**Your tasks**
(1) In the PFOS assessment text, reproduce the stretch from "c AF (application" through "EPA OPPT AR226-1030a049).".
(2) Carry on the PFOS assessment text from the point where it ends.
*** Opening of Source document ***
It is proposed that consideration be given to the implementation of virtual elimination of PFOS and its salts under subsection 65(3) of CEPA 1999.
| EEV (µg/L) |
CTV (µg/L) |
AF | ENEV (µg/L) |
Q (EEV/ ENEV) |
|---|---|---|---|---|
| Pelagic Organisms | ||||
| 2.93a | 86.0b | 100c | 0.86 | 3.4 |
| Birds (liver) | ||||
| 0.65d | 29.7e | 1000f | 0.0297 | 21.9 |
| Birds (serum) | ||||
| 2.22g | 13.9h | 1000f | 0.0139 | 160 |
| Mammals (liver) | ||||
| >4.0i | 40.8j | 1000f | 0.0408 | >98.0 |
a Due to a lack of empirical data characterizing PFOS and its precursors in Canadian water, data from the United States were used as a surrogate for Canadian data. The highest relevant water concentration found was 2.93 µg/L in quiet water (pond) close to Port St. Lucie, Florida. The site was considered a reference site, since PFOS is not manufactured there. A dilution factor was not used to calculate the EEV, since PFOS has been determined to be persistent and bioaccumulative.
b US EPA OPPT AR226-1030a042 on bluegill (Lepomis macrochirus).
c AF (application factors): 10 applied for extrapolation from laboratory to field conditions and for intraspecies and interspecies variations in sensitivity; 10 applied because PFOS and its precursors are bioaccumulative and persistent.
d The highest level of PFOS in liver of wild birds was 0.65 mg/kg liver (650 µg/kg liver) in common cormorant in Japan. This value was considered an appropriate surrogate given the limited information for PFOS in liver of Canadian birds. It is noted that risk quotients for a range of fish-eating birds worldwide ranged from < 1.18 in albatross in the mid-Pacific (EEV < 0.035 mg/kg liver) to 15.5 in brown pelican in Mississippi (EEV 0.46 mg/kg liver).
e LOEC of 29.7 mg/kg (29.7 µg/g) liver wet weight for effects on body weight gain in mallard feeding study (US EPA OPPT AR226-1030a049).
f AF (application factors): 10 applied for extrapolation from laboratory to field conditions and for intraspecies and interspecies variations in sensitivity; 10 applied because PFOS, its salts and its precursors are bioaccumulative and persistent; an additional 10 applied to extrapolate from LOEC to a chronic NOEC.
*** Close of Source document ***
*** Opening of Data shown ***
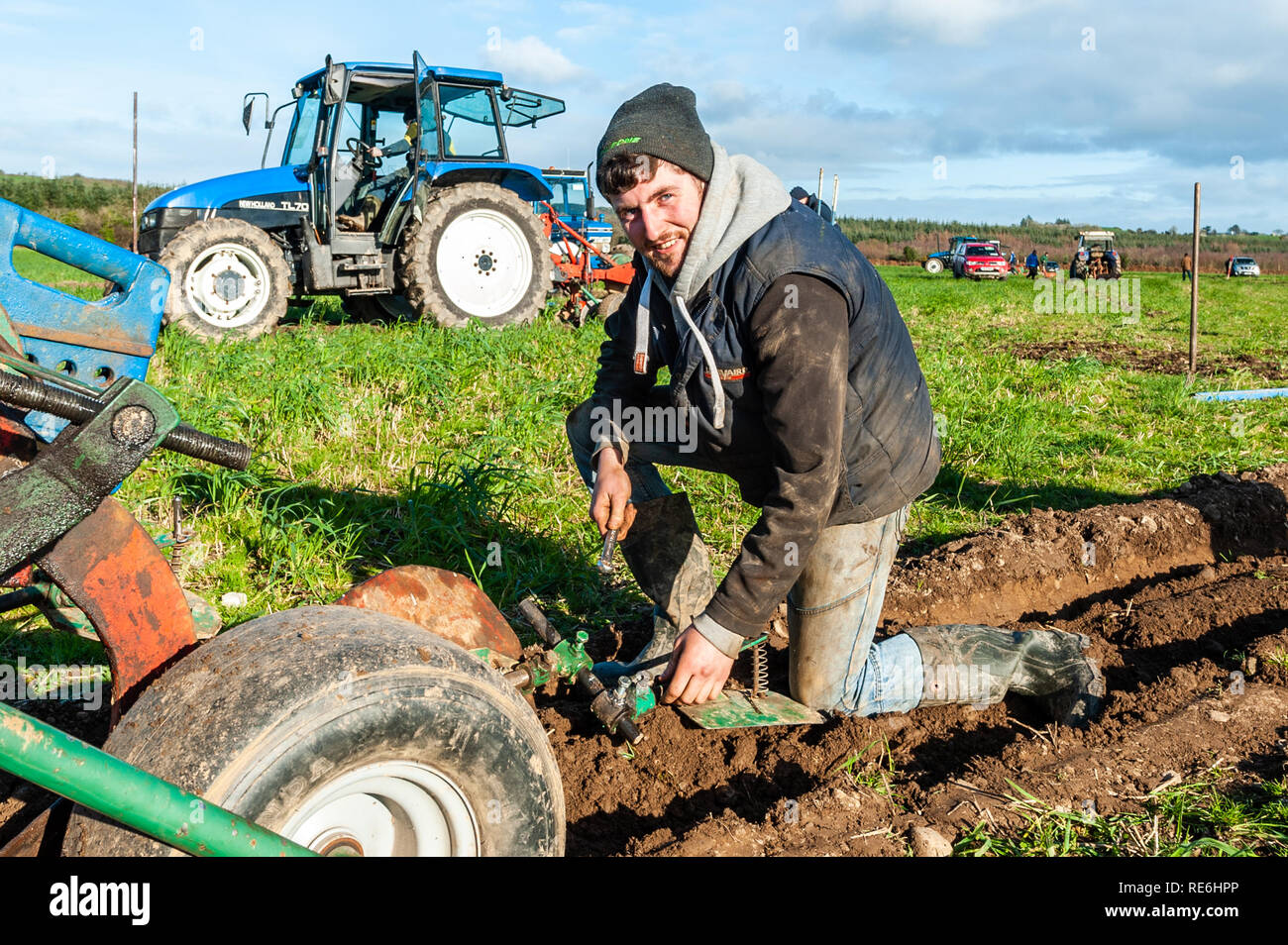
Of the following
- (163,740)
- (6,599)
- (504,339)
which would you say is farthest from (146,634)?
(504,339)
*** Close of Data shown ***
**Expected results**
(1)
c AF (application factors): 10 applied for extrapolation from laboratory to field conditions and for intraspecies and interspecies variations in sensitivity; 10 applied because PFOS and its precursors are bioaccumulative and persistent.
d The highest level of PFOS in liver of wild birds was 0.65 mg/kg liver (650 µg/kg liver) in common cormorant in Japan. This value was considered an appropriate surrogate given the limited information for PFOS in liver of Canadian birds. It is noted that risk quotients for a range of fish-eating birds worldwide ranged from < 1.18 in albatross in the mid-Pacific (EEV < 0.035 mg/kg liver) to 15.5 in brown pelican in Mississippi (EEV 0.46 mg/kg liver).
e LOEC of 29.7 mg/kg (29.7 µg/g) liver wet weight for effects on body weight gain in mallard feeding study (US EPA OPPT AR226-1030a049).

(2)
g The highest level of PFOS measured in wildlife in serum or plasma was reported in bald eagle from Michigan, Wisconsin and Minnesota at a maximum concentration of 2220 µg/L or 2.22 mg/L (US EPA OPPT AR226-1030a159).
h As no data exist on concentrations of PFOS in bird serum for specific toxicological endpoints, levels of PFOS in serum of rats for known toxicological effects were used as surrogates.
i In Canada, the highest PFOS concentration was found in polar bear liver (maximum >4.0 mg/kg liver) (Martin et al. 2004). The PFOS concentrations in polar bear liver were higher than any other previously reported concentrations of persistent organochlorine chemicals (e.g., PCBs, chlordane or hexachlorocyclohexane) in polar bear fat. It is noted that using the highest tissue concentration (4.87 mg/kg liver) found in the livers of mink in the Midwestern United States would yield a risk quotient (119) of the same order of magnitude, which could also be considered relevant to Canadian wildlife in mid-latitudes. The polar bear data were selected given that they are more recent and are Canadian.
j As no wild mammal studies were found, laboratory mammal studies were used as surrogates. The CTV for mammals was selected from a 2-year dietary rat study in which histopathological effects in the liver were seen in males and females at intakes as low as 0.06-0.23 mg PFOS/kg bw per day and 0.07-0.21 mg PFOS/kg bw per day, respectively (Covance Laboratories, Inc. 2002). Average values were determined for males and females, to establish LOELs of 40.8 µg/g in liver and 13.9 mg/L in serum.